● What is required:
Copy the text of the items below word for word, starting with the first item and stopping after the line that contains "RIP: Tina Turner has Died at 83". Leave the pictures out of your answer.

● Study material:
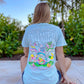 Hunting With My Gnomes SS Tee - She Chester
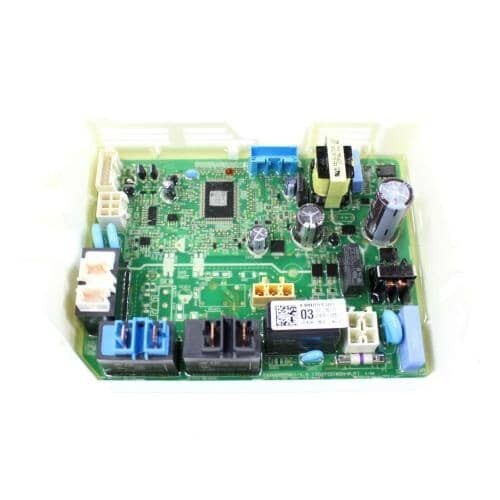 LG Dryer Control Board EBR31002607 gallery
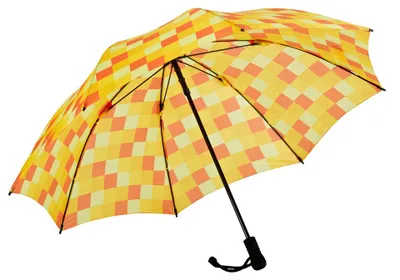 Produktbild von Swing Liteflex Durchmesser 100 cm Farbe gelb - orange - ocker - hellgelb
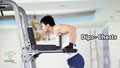 Dips Chests Chống xà kép đẩy ngực dưới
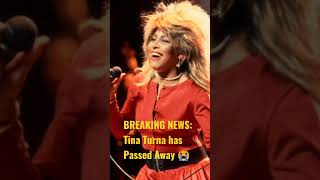 RIP: Tina Turner has Died at 83
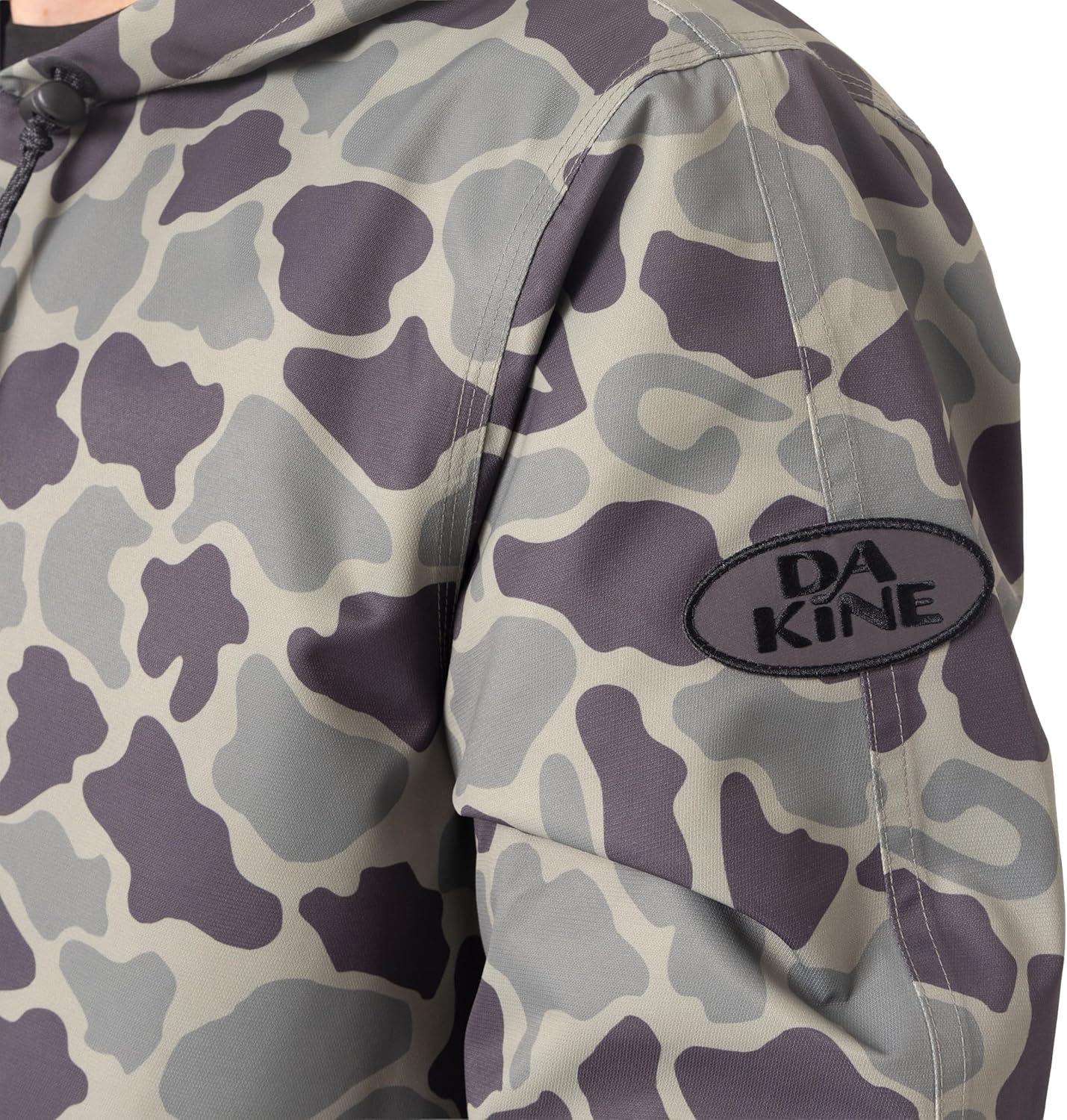 image:imageDakine mens Staple Jacket10k Waterproof Insulated Snow Jacket PfasfreeGreen Camo
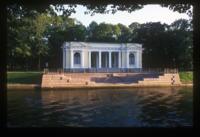 Mikhailovskii Palace, Rossi pavilion, Mikhailovskii (Palace) Garden, Inzhenernaia (Engineers) Street 4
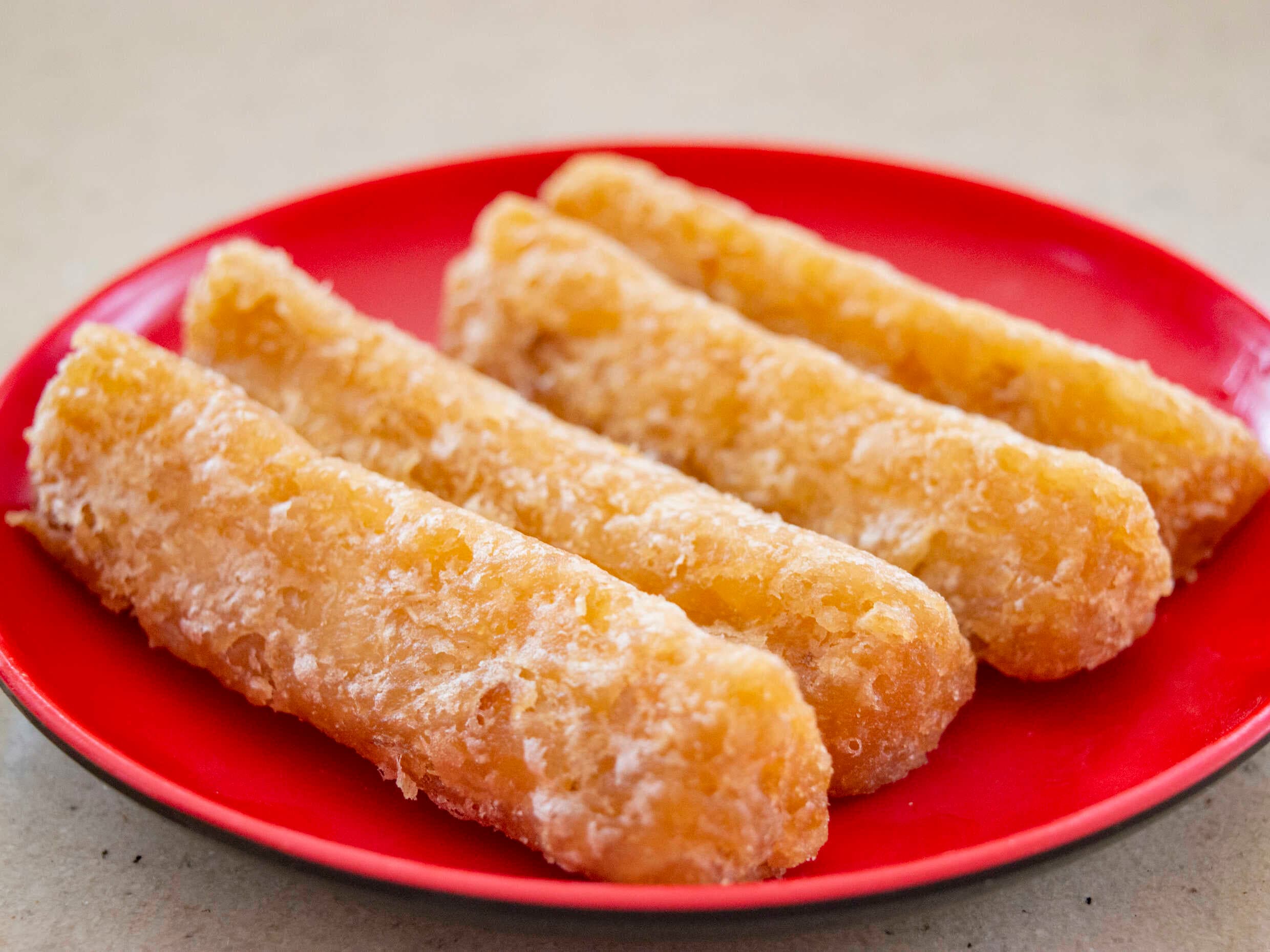 Yuca Frita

● Reply to the task:
 Hunting With My Gnomes SS Tee - She Chester
 LG Dryer Control Board EBR31002607 gallery
 Produktbild von Swing Liteflex Durchmesser 100 cm Farbe gelb - orange - ocker - hellgelb
 Dips Chests Chống xà kép đẩy ngực dưới
 RIP: Tina Turner has Died at 83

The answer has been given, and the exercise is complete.